We hypothesize that the hyperactive immune response induced by the immune checkpoint inhibitors triggered the patient's development of an inflammatory chorioretinopathy in the right eye. This is consistent with the presumed inflammatory or auto-immune etiology behind MEWDS and may explain the atypical demographics of this patient. This is further supported by the patient's rapid improvement one month after treatment cessation and oral prednisone.
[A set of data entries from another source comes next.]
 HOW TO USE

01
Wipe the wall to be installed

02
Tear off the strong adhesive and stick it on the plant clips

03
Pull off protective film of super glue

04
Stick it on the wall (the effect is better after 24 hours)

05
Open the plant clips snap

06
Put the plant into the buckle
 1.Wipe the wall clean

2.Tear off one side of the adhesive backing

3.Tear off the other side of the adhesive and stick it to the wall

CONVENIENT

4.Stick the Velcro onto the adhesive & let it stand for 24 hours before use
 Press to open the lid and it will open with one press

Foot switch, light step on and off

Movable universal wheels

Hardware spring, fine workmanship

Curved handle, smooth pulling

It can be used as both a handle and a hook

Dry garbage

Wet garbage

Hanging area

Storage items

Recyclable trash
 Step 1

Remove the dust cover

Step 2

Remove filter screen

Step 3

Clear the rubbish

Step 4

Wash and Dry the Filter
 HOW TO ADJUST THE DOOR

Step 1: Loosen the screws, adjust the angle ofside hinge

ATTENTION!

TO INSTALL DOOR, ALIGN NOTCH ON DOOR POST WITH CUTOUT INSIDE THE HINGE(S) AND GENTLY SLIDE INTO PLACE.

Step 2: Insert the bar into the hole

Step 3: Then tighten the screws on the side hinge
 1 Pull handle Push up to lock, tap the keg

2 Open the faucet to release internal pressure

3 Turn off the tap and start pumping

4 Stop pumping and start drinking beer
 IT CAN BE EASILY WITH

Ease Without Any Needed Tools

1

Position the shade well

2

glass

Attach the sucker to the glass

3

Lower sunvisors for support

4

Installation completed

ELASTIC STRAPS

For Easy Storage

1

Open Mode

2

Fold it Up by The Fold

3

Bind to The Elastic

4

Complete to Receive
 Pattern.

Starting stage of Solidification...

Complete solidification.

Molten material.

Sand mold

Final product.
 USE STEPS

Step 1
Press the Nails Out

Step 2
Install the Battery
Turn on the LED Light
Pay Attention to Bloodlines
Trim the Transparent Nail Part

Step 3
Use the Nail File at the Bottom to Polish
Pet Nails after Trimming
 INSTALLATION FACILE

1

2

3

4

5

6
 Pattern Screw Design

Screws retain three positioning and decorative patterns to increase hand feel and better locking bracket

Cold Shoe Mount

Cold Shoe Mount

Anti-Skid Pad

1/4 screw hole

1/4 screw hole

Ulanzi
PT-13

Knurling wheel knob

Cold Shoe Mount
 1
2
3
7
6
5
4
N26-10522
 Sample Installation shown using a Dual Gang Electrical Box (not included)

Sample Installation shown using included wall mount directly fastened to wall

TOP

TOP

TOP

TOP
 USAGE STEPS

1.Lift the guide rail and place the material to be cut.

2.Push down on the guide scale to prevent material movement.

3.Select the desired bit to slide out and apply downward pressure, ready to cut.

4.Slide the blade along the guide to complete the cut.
The etiology of this patient's worsening vision in the left eye remains unclear given a lack of imaging evidence for an inflammatory chorioretinopathy. Furthermore, lack of improvement in visual acuity with treatment cessation and oral prednisone may suggest a non-inflammatory cause such as complications of prior choroidal melanoma treatment.

Many previous reports of ocular side effects with immune checkpoint inhibitors occurred in patients being treated for cutaneous melanomas or other non-ocular malignancies. Because of the relative paucity of retinal side effects of these agents in addition to the fact that there are approximately only 2000 cases of choroidal melanoma diagnosed in the United States each year, retinal side effects of immune checkpoint inhibitors in metastatic choroidal melanoma is very rare. More research is needed to determine whether there is increased risk for retinal side effects in patients with choroidal melanomas.

Despite this patient's atypical demographic and presence of subretinal fluid, the imaging evidence and clinical course in this case is suggestive of a MEWDS-like chorioretinopathy. Physicians should be wary of MEWDS-like inflammatory reactions in patients being treated with immune checkpoint inhibitor therapy.

Patient consent

The patient consented to publication of the case in writing/orally.

This study was exempt under the UVA Institutional Review Board Guidelines.

Funding

No funding or grant support

Authorship

All authors attest that they meet the current ICMJE criteria for Authorship.

Declaration of competing interest

The following authors have no financial disclosures: RD, NA, KP, OE, EG, YS.